## Pedido 1:
De acordo com o trecho sobre a crise migratória em Roraima, por que mais de 1.200 refugiados cruzaram de volta a fronteira? Responda em uma a três frases.
## Pedido 2:
Repita o trecho sobre a crise migratória em Roraima entre "Todo esse caos decorrente" e "quanto à crise.", inclusive.
== Trecho apresentado ==
A crise voltou a resultar em episódio de violência em agosto, quando grupos de moradores da cidade de Pacaraima atacaram um acampamento de refugiados usando armas, paus e bombas caseiras. Mais de 1.200 refugiados que estavam na cidade  cruzaram de volta a fronteira por medo de serem vítimas da violência dos moradores.

Para a professora Bela Feldman-Bianco, faltou estrutura para lidar com a situação em Roraima e houve demora no atendimento e no processo de interiorização, que é a transferência dos migrantes para outros estados. "Se há crise, é por falta de estrutura que afeta tanto os que vem de fora quanto os brasileiros. No caso dos venezuelanos, por exemplo, há pesquisas realizadas pelo Observatório das Migrações Internacionais da UNB (OBMigra) mostrando que a maioria é formada por profissionais com diplomas universitários 'necessários' ao mercado de trabalho. Os migrantes não são causadores de crises. Eles não são 'invasores'", afirma a especialista.

Foto: Marcelo Camargo/AgÊncia Brasil
Imigrações 2018: processo de interiorização levou migrantes para outros estados do Brasil

Todo esse caos decorrente da presença dos imigrantes em Roraima levou o fechamento da fronteira com a Venezuela a ser discutido na Justiça. A primeira a apresentar pedido nesse sentido, em abril, foi a própria governadora Suely Campos, que argumentou no Supremo Tribunal Federal (STF) que "nada efetivo" foi feito pelo governo Temer quanto à crise. 

A relatora do caso, ministra Rosa Weber, buscou conciliar os governos estadual e federal, até que um juiz federal acatou os argumentos de Suely em outra ação e determinou o fechamento da fronteira do País com a Venezuela sob o argumento de que havia  "permissividade excessiva" por parte das autoridades brasileiras.

A medida foi revogada, mas os problemas persistiram. Tanto que, já neste mês, o  presidente Temer decretou intervenção federal no estado por conta do “grave comprometimento da ordem pública” decorrente da crise na segurança e no sistema penintenciário de Roraima. A intervenção foi anunciada após relatório da Agência Brasileira de Inteligência (Abin) indicar "risco de colapso" na segurança pública roraimense.

A nova linha de atuação do poder público para reduzir "riscos", no entanto, não significa necessariamente a busca por soluções definitivas para a crise humanitária no estado. O próprio interventor federal, governador eleito Antonio Denarium (PSL), chegou a dizer em entrevista que pretende limitar a entrada de venezuelanos. Ele foi desautorizado horas mais tarde por Temer, que defendeu a manutenção de "política de apoio" aos imigrantes.

Imigrações em caravanas desafiaram Trump, nos Estados Unidos

Foto: Reprodução/ The Washington Post
Imigrações em foco: Pais e crianças vivem em péssimas condições na fronteira entre EUA e México

A miséria e a violência que levaram milhares de venezuelanos a deixarem suas casas rumo ao Brasil também fizeram com que famílias inteiras de países da América Central encarassem uma jornada ainda mais longa em busca do 'sonho americano'.
===
== Registros listados ==
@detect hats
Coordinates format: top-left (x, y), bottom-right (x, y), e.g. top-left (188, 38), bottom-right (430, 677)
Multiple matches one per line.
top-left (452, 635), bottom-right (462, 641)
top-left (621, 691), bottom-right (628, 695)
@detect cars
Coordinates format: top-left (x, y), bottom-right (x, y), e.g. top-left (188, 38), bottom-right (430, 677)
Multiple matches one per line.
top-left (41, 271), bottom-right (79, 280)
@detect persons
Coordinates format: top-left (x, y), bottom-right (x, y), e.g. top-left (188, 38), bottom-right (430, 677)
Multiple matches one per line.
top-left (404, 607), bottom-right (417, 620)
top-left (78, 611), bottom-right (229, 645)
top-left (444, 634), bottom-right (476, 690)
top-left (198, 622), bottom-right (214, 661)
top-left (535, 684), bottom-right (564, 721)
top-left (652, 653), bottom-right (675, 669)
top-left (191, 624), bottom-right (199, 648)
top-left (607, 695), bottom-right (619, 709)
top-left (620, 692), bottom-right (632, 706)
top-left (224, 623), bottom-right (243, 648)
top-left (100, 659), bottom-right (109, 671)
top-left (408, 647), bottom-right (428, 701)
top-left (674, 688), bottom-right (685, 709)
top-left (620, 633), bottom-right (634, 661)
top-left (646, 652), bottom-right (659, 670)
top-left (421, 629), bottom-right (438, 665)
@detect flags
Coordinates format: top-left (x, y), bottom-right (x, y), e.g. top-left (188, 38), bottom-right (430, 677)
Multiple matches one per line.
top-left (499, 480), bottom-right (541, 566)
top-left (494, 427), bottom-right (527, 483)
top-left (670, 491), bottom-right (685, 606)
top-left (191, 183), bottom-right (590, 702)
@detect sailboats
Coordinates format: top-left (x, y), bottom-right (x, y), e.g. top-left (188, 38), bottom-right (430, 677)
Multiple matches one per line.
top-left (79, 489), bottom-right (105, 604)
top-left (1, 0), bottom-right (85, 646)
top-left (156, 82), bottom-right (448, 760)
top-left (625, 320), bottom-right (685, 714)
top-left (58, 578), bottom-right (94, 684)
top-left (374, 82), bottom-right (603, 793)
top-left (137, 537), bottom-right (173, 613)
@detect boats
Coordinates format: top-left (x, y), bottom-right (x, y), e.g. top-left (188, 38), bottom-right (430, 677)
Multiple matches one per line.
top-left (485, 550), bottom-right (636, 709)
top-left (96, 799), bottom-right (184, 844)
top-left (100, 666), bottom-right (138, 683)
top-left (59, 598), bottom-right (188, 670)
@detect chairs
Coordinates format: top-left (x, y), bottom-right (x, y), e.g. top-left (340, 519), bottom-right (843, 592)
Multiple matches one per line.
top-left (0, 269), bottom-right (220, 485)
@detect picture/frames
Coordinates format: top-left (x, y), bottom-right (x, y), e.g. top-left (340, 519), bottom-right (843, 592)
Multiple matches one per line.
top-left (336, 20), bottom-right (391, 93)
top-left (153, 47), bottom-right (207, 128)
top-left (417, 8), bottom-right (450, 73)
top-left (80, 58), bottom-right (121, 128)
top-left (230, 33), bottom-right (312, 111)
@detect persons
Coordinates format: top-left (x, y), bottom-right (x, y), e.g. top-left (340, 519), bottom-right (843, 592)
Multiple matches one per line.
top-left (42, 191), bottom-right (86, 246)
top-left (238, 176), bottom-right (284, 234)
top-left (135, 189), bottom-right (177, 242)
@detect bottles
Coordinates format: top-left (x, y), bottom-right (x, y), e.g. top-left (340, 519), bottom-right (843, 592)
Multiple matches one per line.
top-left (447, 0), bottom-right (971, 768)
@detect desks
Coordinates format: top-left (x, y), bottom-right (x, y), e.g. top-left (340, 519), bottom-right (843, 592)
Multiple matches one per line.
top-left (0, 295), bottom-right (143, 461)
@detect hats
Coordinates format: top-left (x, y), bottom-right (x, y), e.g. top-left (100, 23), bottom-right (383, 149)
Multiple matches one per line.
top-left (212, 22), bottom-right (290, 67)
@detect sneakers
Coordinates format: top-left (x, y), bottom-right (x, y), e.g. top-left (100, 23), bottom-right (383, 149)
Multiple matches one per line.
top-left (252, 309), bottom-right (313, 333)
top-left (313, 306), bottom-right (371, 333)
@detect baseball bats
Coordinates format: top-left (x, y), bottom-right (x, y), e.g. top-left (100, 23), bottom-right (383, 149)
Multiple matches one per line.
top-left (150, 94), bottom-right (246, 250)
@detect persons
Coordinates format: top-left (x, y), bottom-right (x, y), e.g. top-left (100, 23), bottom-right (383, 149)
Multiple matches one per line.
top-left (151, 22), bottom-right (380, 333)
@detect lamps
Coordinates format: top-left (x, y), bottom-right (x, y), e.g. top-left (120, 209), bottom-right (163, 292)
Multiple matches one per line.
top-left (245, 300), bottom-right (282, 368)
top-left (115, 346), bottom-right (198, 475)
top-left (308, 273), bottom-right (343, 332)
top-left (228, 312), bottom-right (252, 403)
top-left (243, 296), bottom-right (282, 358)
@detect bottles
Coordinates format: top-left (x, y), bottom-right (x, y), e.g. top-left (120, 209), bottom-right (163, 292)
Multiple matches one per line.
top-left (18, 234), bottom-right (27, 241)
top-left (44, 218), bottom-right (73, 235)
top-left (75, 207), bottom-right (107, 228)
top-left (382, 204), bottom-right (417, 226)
===
## Resolução comentada 1:
Eles voltaram por medo de serem vítimas da violência dos moradores. Em agosto, grupos de moradores de Pacaraima tinham atacado um acampamento de refugiados usando armas, paus e bombas caseiras.

## Resolução comentada 2:
Todo esse caos decorrente da presença dos imigrantes em Roraima levou o fechamento da fronteira com a Venezuela a ser discutido na Justiça. A primeira a apresentar pedido nesse sentido, em abril, foi a própria governadora Suely Campos, que argumentou no Supremo Tribunal Federal (STF) que "nada efetivo" foi feito pelo governo Temer quanto à crise.